Structural convergence for tubulin binding of CPAP and vinca domain microtubule inhibitors

Abstract

Microtubule dynamics is regulated by various cellular proteins and perturbed by small-molecule compounds. To what extent the mechanism of the former resembles that of the latter is an open question. We report here structures of tubulin bound to the PN2-3 domain of CPAP, a protein controlling the length of the centrioles. We show that an α-helix of the PN2-3 N-terminal region binds and caps the longitudinal surface of the tubulin β subunit. Moreover, a PN2-3 N-terminal stretch lies in a β-tubulin site also targeted by fungal and bacterial peptide-like inhibitors of the vinca domain, sharing a very similar binding mode with these compounds. Therefore, our results identify several characteristic features of cellular partners that bind to this site and highlight a structural convergence of CPAP with small-molecule inhibitors of microtubule assembly.

Keywords: centrioles; cytoskeleton; microtubule dynamics; peptide inhibitor; structural biology.

Fig. 1.

Overview of tubulin–CPAP structures. (A) Constructs used in this study and sequence conservation of the PN2-3 domain of CPAP. The PN2-3 sequence (residues 311 to 422 of CPAP, with an additional alanine after the N-terminal methionine) is aligned with that of constructs used in crystallization experiments. These constructs are based on the CPAP 321 to 397 region and include an additional valine after the N-terminal methionine. The residues 321 to 387 were traced in the different structures. This region has been divided into five structural motifs, as indicated under the sequence. Residues that were mutated for affinity measurements are highlighted in yellow in the sequence of the 321 to 397 construct. The PN2-3 sequence conservation scores range from 1 (not conserved; blue) to 9 (highly conserved; magenta) according to the ConSurf color code. (B) Crystal form 1: structure of the 321 to 397 CPAP fragment (cyan) in complex with tubulin (dark and light gray). Tubulin is further bound to two molecules (orange and yellow) of the iiH5 αRep used as a crystallization helper. (C) ITC of the interaction between tubulin and the 321 to 397 CPAP fragment or the Δloop construct (see also SI Appendix, Fig. S1 A and B and Table 1). (D) Crystal form 2: structure of tubulin bound to the CPAP Δloop fragment (magenta). The complex was crystallized with two molecules of the iE5 αRep. (B and D) The αReps in orange are those bound to tubulin in two structures of tubulin–αRep previously determined (20); the ones in yellow define new binding sites. N-ter, N terminal; Tub, tubulin.

Fig. 2.

PN2-3 wraps around β-tubulin. (A) PN2-3 (cyan and magenta, from crystal forms 1 and 2, respectively) is modeled at the plus end of a microtubule (PDB ID 6DPU) by superposing β-tubulin of tubulin–CPAP complexes to β-tubulin at the plus end of a protofilament. Three protofilaments are shown and CPAP is modeled on the middle one.
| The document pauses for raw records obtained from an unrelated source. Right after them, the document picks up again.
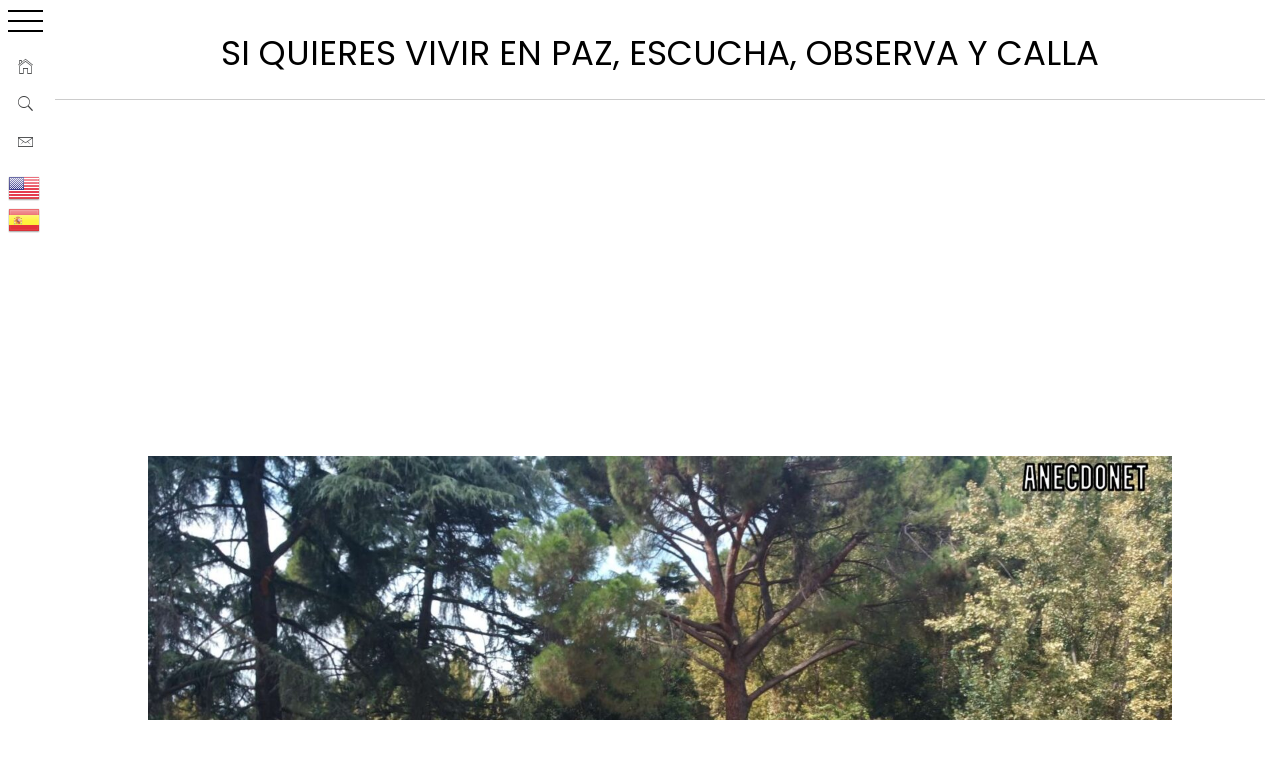

--- FILE ---
content_type: text/html; charset=utf-8
request_url: https://www.google.com/recaptcha/api2/aframe
body_size: 265
content:
<!DOCTYPE HTML><html><head><meta http-equiv="content-type" content="text/html; charset=UTF-8"></head><body><script nonce="hemr0hsDAZrwBxox4j9uOg">/** Anti-fraud and anti-abuse applications only. See google.com/recaptcha */ try{var clients={'sodar':'https://pagead2.googlesyndication.com/pagead/sodar?'};window.addEventListener("message",function(a){try{if(a.source===window.parent){var b=JSON.parse(a.data);var c=clients[b['id']];if(c){var d=document.createElement('img');d.src=c+b['params']+'&rc='+(localStorage.getItem("rc::a")?sessionStorage.getItem("rc::b"):"");window.document.body.appendChild(d);sessionStorage.setItem("rc::e",parseInt(sessionStorage.getItem("rc::e")||0)+1);localStorage.setItem("rc::h",'1768982237427');}}}catch(b){}});window.parent.postMessage("_grecaptcha_ready", "*");}catch(b){}</script></body></html>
The five structural motifs of PN2-3 are indicated (see also panel B and Fig. 1). (B) The PN2-3 N-terminal α-helix binding site. The β-tubulin elements interacting with this α-helix are highlighted in green. The side chains of residues Leu342 and Ile346, replaced in the LI > EE mutant, are shown in crystal form 2, whereas the main chain of residues 347 to 349, targeted in the QLE > GGG mutant, is in blue in crystal form 1. (C) Structural basis for PN2-3 competition with a DARPin (PDB ID 5EIB) and with maytansine (PDB ID 4TV8) for tubulin binding. The side chain of Gln345, which would overlap with maytansine, is shown. N-ter, N terminal.

Fig. 3.

The interaction of the N-terminal stretch of PN2-3 with tubulin. (A) Overview of the interaction. The PN2-3 Δloop construct (from crystal form 2) is in magenta, and the tubulin-interacting elements are in green. The side chain of CPAP Lys328, which is weakly defined in the electron density maps, has been truncated after its Cβ atom. (B) Close-up image of the interaction with tubulin of the CPAP residue Ile327. (C) ITC analysis of the tubulin–I327R and tubulin–EE > RR interactions (see also SI Appendix, Fig. S1 E and G and Table 1). (D and E) The binding sites of vinblastine (PDB ID 1Z2B; panel D) and of phomopsin A (PDB ID 3DU7; panel E) overlap with that of the N-terminal stretch of PN2-3. (F) Close-up image of the interaction with tubulin of the CPAP residues Glu323 and Glu324. (G) In crystal form 1, the linker region of a symmetry-related CPAP molecule (cyan) occupies the tubulin binding site of the N-terminal stretch of PN2-3.